> [SHORT TASK]: Carry over every line, in full, from the line with "Of the items" through the end of the items below. In the answers, add 76 to each number, whether it is a coordinate or a distance.

- - -

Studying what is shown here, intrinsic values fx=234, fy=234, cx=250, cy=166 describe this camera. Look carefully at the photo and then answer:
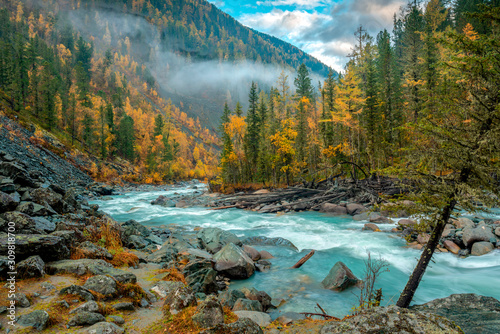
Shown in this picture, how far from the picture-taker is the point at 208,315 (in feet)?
10.3

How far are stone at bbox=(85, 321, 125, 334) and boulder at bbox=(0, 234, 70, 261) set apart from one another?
2.84m

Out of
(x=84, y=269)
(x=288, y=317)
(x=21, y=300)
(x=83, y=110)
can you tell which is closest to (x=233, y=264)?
(x=288, y=317)

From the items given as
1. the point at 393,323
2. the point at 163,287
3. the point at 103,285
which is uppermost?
the point at 393,323

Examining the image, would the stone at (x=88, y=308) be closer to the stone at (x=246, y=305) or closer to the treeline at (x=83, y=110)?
the stone at (x=246, y=305)

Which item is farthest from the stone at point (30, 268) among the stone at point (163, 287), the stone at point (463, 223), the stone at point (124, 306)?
the stone at point (463, 223)

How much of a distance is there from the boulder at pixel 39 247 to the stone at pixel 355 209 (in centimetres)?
1849

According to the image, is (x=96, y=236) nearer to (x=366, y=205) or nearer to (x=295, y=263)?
(x=295, y=263)

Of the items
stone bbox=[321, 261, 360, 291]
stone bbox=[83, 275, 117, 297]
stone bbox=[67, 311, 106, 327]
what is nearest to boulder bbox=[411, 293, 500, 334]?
stone bbox=[321, 261, 360, 291]

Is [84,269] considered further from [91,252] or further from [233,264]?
[233,264]

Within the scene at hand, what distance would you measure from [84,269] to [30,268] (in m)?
0.92

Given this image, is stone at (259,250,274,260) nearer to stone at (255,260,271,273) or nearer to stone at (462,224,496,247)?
stone at (255,260,271,273)

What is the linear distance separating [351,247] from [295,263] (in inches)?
148

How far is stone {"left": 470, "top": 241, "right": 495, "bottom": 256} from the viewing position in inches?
376

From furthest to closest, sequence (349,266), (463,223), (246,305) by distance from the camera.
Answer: (463,223)
(349,266)
(246,305)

- - -

> [PROBLEM SOLUTION]:
Of the items
stone bbox=[321, 261, 360, 291]
stone bbox=[83, 275, 117, 297]
stone bbox=[67, 311, 106, 327]
what is nearest to boulder bbox=[411, 293, 500, 334]?
stone bbox=[397, 337, 436, 367]

Is [84,269] considered further from [91,252] or further from [233,264]?
[309,340]

Within the scene at hand, what distance would you measure from [84,269] to [30,268] (in m)?
76.92

Given this image, is stone at (259,250,274,260) nearer to stone at (255,260,271,273) or nearer to stone at (462,224,496,247)?
stone at (331,336,347,349)

What is the linear distance separating [351,247] from [295,263] (in inches)?
224

How far is stone {"left": 470, "top": 241, "right": 495, "bottom": 256} from the viewing position in inches?
452

From furthest to closest, sequence (349,266), (463,223), (246,305) by distance from the camera.
Answer: (539,299)
(425,342)
(322,381)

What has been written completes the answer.